Archive this repo?

[workingjubilee]

This code isn't really heavily maintained, it's volatile and liable to be unsound (see https://github.com/servo/rust-stb-image/issues/103 for instance), is there a reason to not just archive this repo and have done with it?

[workingjubilee]

cc @MarijnS95 in https://github.com/servo/rust-stb-image/pull/105 you indicated you were using it and alluded to doing more maintenance to this crate. Could you explain your use case a bit more? Does this crate offer significant features that e.g. image does not?

[MarijnS95]

"We" as in "collectively the open source community" should put more effort in maintaining this crate.

If I remember correctly it was - maybe still is - much faster at loading images.

The stb_image_rust crate you linked, in typical Rust NIH fashion (🙁), looks to have been created as quickly as it got abandoned :/

[mbrubeck]

As a maintainer, I would prefer to keep this repo writeable for now so we can apply updates and fixes to benefit the few people still using this library. However, I do think that we should do what we can to encourage most people not to use this library. Perhaps that should include a RustSec advisory so tools like cargo-audit will complain. Documentation pointing to alternatives is definitely a good idea.

The upstream C library always has many open security bugs, and as a matter of policy its maintainers do not intend the code to be usable with untrusted input or in any other security-sensitive context. Most Rust projects expect rather different standards regarding security and undefined behavior, and should be using the pure Rust image libraries instead. Most contributions should be (and are) going toward improving those libraries, including making sure their performance is competitive with stb_image.

[workingjubilee]

@MarijnS95

The stb_image_rust crate you linked, in typical Rust NIH fashion (🙁), looks to have been created as quickly as it got abandoned :/

yeah I unlinked it as soon as I looked a bit more closely because yeah that's 🫠

If I remember correctly it was - maybe still is - much faster at loading images.

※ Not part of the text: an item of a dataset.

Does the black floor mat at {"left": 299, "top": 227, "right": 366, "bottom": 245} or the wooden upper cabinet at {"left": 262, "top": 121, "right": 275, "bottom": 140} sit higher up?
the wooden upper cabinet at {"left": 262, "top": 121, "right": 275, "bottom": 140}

Ah, something to benchmark! cool, that can be done.

@mbrubeck:

As a maintainer, I would prefer to keep this repo writeable for now so we can apply updates and fixes to benefit the few people still using this library. However, I do think that we should do what we can to encourage most people not to use this library. Perhaps that should include a RustSec advisory so tools like cargo-audit will complain. Documentation pointing to alternatives is definitely a good idea.

aha! that makes sense then.

[workingjubilee]

@mbrubeck Thank you. I opened issues for the two action items that seem directly associated with this crate, to catch up with later, and obviously we can table this one for now.